Como pode o Iphan-SE realizar essas distorções arquitetônicas dolosas? A professora Beatriz Kühl, da FAU USP, explica:

“Citam-se [os técnicos do Iphan] frequentemente Brandi e a Carta de Veneza, mas o resultado de várias operações mostra ou uma ignorância completa desses escritos, ou uma leitura pouco profunda, ou, ainda, um flagrante e intencional desrespeito às posturas neles consolidadas. Verifica-se, ademais, que muitas das questões essenciais da restauração não tem sido nem mesmo reconhecidas como problemas de restauro, sendo tratadas como cego empirismo, sem filiar as ações a um pensamento científico e aos preceitos éticos e deontológicos da restauração, derivados das razões porque se preserva, como se fosse algo a ser resolvido meramente na prática, ademais empregando muitas vezes soluções técnicas inadequadas” (4).

Vejam com atenção as fotos da obra do Iphan-SE e comparem com o projeto de uma jovem recém-formada arquiteta no auge de sua juventude profissional ainda não impregnada pelos vícios e vírus da ação pública passiva e sem fundamentação científica. Não há justificativa. É uma ação ofensiva contra o patrimônio brasileiro que adultera a cidade tombada e destrói suas evidências históricas e artísticas. O projeto de Isadora Santana significou muito neste processo. Ele demonstrou que vale a pena investir na educação de nossos jovens, que existe uma grande esperança que um dia, a teoria e prática adquiridas na Universidade sejam praticadas pelos arquitetos que trabalham nos órgãos de preservação patrimonial. Este projeto, entretanto, não era a única alternativa. Poderia ter sido discutido outras proposições projetuais num concurso público como propus em 2011, que atenderia a determinação da Juíza Federal, pois recuperaria brandianamente a volumetria do edifício sem “cometer um falso artístico nem um falso histórico” (5); garantiria a preservação do patrimônio arqueológico, a história, o significado, os dados espaciais, as características tectônicas remanescentes, e, introduziria uma contribuição arquitetônica atual que continuaria a escrever a história de Laranjeiras num somatório de tempos, histórias passadas e atuais.

Nas intervenções em Laranjeiras foi ignorado pelo Iphan-SE todo o progresso científico da restauração como disciplina através da negligência do percurso do edifício no tempo, da preservação de sua pátina, pelo deficiente e inconsistente tratamento transgressor de suas lacunas de significado falso e duvidoso. Que valor possui agora essas estruturas mutiladas, esses complementos ofensivos, esses espaços forjados?
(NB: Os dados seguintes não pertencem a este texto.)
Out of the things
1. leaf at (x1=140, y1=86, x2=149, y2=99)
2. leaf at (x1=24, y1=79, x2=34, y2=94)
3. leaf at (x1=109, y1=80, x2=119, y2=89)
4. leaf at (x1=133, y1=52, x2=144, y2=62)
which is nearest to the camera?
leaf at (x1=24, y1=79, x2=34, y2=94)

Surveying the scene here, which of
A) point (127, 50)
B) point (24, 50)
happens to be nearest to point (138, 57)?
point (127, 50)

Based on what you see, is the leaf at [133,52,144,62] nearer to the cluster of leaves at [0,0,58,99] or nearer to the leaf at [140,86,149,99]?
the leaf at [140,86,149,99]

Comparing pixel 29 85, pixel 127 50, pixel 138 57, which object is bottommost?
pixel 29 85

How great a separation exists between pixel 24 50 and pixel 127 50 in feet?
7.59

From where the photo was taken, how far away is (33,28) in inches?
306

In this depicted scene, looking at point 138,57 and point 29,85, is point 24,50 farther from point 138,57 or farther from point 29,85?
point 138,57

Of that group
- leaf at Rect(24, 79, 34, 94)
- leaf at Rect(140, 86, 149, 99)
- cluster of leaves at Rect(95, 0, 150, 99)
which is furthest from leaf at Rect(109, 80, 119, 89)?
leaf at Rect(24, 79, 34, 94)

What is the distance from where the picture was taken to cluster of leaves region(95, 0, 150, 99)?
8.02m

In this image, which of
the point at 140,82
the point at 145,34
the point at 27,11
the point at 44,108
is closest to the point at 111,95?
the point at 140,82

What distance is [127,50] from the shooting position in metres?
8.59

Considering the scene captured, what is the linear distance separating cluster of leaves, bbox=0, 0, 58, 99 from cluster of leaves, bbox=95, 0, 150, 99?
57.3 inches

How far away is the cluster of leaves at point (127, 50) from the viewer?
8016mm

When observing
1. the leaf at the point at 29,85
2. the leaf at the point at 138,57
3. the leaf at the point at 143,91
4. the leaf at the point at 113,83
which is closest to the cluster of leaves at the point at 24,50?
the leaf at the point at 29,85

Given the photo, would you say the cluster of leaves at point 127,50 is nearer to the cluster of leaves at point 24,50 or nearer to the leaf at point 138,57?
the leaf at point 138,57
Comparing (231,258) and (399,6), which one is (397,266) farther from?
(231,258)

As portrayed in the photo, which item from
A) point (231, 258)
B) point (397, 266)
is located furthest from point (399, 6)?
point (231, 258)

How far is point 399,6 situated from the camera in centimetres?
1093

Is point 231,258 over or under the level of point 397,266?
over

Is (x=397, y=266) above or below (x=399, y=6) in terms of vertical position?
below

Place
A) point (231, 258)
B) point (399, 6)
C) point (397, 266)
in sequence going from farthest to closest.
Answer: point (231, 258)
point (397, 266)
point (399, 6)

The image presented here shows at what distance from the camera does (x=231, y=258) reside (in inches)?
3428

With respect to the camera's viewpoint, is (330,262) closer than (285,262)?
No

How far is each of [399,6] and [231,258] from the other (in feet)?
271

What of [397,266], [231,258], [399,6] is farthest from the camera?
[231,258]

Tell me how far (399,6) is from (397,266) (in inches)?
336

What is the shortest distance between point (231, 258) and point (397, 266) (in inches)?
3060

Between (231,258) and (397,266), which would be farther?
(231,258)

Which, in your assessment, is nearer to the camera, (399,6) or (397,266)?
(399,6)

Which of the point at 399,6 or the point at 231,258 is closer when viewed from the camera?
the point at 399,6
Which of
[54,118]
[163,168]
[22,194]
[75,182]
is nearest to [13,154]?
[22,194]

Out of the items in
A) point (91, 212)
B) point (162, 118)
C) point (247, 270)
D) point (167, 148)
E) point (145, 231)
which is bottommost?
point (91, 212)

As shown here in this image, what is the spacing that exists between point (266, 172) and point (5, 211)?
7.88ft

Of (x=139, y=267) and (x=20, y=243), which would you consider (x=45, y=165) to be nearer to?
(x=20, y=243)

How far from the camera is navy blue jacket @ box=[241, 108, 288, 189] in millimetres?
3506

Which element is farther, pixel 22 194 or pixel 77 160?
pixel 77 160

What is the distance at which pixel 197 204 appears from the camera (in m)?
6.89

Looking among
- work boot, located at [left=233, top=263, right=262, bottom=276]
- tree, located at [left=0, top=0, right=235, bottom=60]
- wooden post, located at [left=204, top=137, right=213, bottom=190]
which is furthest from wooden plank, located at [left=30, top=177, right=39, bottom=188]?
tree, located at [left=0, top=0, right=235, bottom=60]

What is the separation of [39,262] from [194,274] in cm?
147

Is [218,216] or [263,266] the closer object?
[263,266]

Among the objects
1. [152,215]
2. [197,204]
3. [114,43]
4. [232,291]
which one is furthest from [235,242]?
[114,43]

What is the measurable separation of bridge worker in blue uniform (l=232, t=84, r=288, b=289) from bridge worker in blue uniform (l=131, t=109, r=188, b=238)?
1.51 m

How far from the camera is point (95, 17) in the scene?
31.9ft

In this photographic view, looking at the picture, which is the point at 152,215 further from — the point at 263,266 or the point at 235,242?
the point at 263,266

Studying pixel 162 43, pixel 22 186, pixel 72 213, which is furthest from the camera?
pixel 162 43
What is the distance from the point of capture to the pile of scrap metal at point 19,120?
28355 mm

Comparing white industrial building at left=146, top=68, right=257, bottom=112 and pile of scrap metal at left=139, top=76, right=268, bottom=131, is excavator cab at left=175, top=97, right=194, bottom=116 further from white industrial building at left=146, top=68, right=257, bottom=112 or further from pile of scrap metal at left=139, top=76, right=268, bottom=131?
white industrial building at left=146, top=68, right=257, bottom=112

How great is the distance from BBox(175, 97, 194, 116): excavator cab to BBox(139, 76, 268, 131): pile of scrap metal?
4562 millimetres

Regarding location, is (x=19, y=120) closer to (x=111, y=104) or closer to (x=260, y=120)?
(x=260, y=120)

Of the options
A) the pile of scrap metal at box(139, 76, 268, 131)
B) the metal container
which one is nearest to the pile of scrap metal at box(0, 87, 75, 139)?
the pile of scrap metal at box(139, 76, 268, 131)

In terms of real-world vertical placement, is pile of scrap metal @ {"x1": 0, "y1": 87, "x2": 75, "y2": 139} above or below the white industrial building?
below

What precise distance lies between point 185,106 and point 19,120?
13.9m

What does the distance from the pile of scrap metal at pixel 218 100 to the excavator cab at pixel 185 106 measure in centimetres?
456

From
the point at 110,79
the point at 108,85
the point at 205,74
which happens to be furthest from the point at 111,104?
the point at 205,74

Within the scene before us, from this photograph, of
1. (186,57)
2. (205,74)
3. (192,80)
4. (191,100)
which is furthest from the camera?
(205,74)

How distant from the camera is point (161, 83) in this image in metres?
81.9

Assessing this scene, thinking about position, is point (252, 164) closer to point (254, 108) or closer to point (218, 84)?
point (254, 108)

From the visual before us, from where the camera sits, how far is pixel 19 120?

Estou na Alemanha realizando meu pós-doutorado e não posso fazer muito. Peço para divulgar este lacônico protesto – pois o silêncio acadêmico e/ou profissional é o grande aliado deste tipo de ações – que finalizo com uma frase de Georg Dehio:

“Que Deus proteja os monumentos dos restauradores geniais!”
Georg Dehio, 1905.

Teatro São Pedro, projeto Iphan-SE
Foto Isadora Santana

notas

1
BRENDLE, Maria de Betânia Uchôa Cavalcanti. Falta de arquitetura na restauração da antiga carpintaria de Laranjeiras-SE. In Anais do Arquimemória 4: Encontro internacional sobre preservação do patrimônio edificado. Salvador, Instituto de Arquitetos do Brasil, 2013.

2
MPF/SE: Justiça condena Iphan a reformar imóvel em Laranjeiras <http://mpf.jusbrasil.com.br/noticias/3185728/mpf-se-justica-condena-iphan-a-reformar-imovel-em-laranjeiras>.

3
Referência completa de Anais do Arquimemória IV, Brendle, Salvador, 2013

4
KÜHL, Beatriz Mugayar. Preservação do patrimônio arquitetônico da industrialização. Problemas teóricos de restauro. São Paulo, Ateliê Editorial, 2009.

5
“a restauração deve visar ao restabelecimento da unidade potencial da obra de arte, desde que isso seja possível, sem cometer um falso artístico ou um falso histórico, e sem cancelar nenhum traço da passagem da obra de arte no tempo”. BRANDI, Cesare. Teoria da restauração. Tradução Beatriz Mugayar Kühl. São Paulo, Ateliê Editorial, 2004, p. 33.

sobre a autora

Maria de Betânia Uchôa Cavalcanti Brendle é professora do Departamento de Arquitetura e Urbanismo, Programa de Pós-Graduação em Arqueologia, da Universidade Federal de Sergipe. Faz pós-doc como professora visitante no Institut für Baugeschichte, Architekturtheorie und Denkmalpflege, Technische Universität Dresden.